Rating: B-
Dir: Adam McKay
Star: Will Ferrell, Mark Wahlberg, Eva Mendes, Steve Coogan
This is the kind of slick, mindless action-comedy that Hollywood does very well. It’s the cinematic equivalent of cheap Chinese food: it does the job, but 20 minutes later you’ve forgotten what it tasted like. I enjoyed this a fair bit while it was on, but a couple of days later, I’m struggling to remember any of the specifics. It centres on two cops – Allen Gambell (Ferrell) is a desk-jockey forensic accountant, while Terry Holtz (Wahlberg) is unwillingly stuck in the office after accidentally shooting a member of the New York Yankees. When the reigning supercops in the department suffer a tragic fate, Holtz tries to take over, dragging Gambell with him. Their investigation of a missing scaffolding permit eventually leads them toward a multi-billon dollar fraud – the perpetrators of whom are none too happy to be discovered.

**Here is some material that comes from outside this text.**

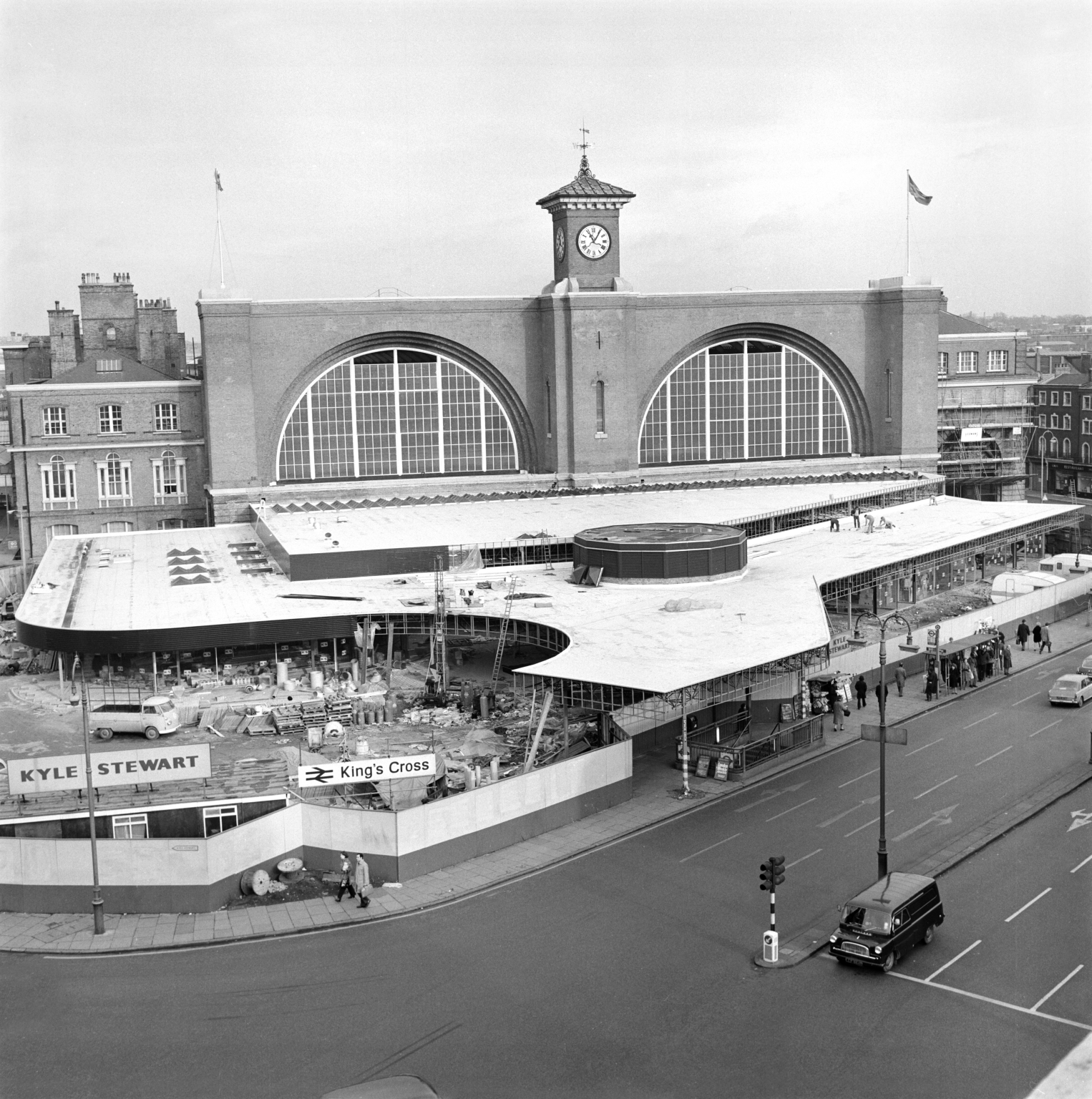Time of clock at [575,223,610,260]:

McKay and Ferrell deliver a nice deconstruction of the standard cop mythology, playing against type in almost every way – even Gambell’s implausibly-hot wife (Mendes) is seen by him as utterly plain. That’s when the film is most successful; the later sections, the film becomes too close to what it’s parodying, though there is a marvellous, rabble-rousing end-credit sequence which points out the horrific costs of the Wall Street bailout, etc. It’s largely at odds with the rest of the film, feeling like it strayed in from a Michael Moore movie, but I still liked it. While more of that venom would have been welcome, it would be churlish to complain too much: this does exactly what it sets out to do, providing ninety minutes of frothy entertainment, with a more than acceptable number of genuine laughs.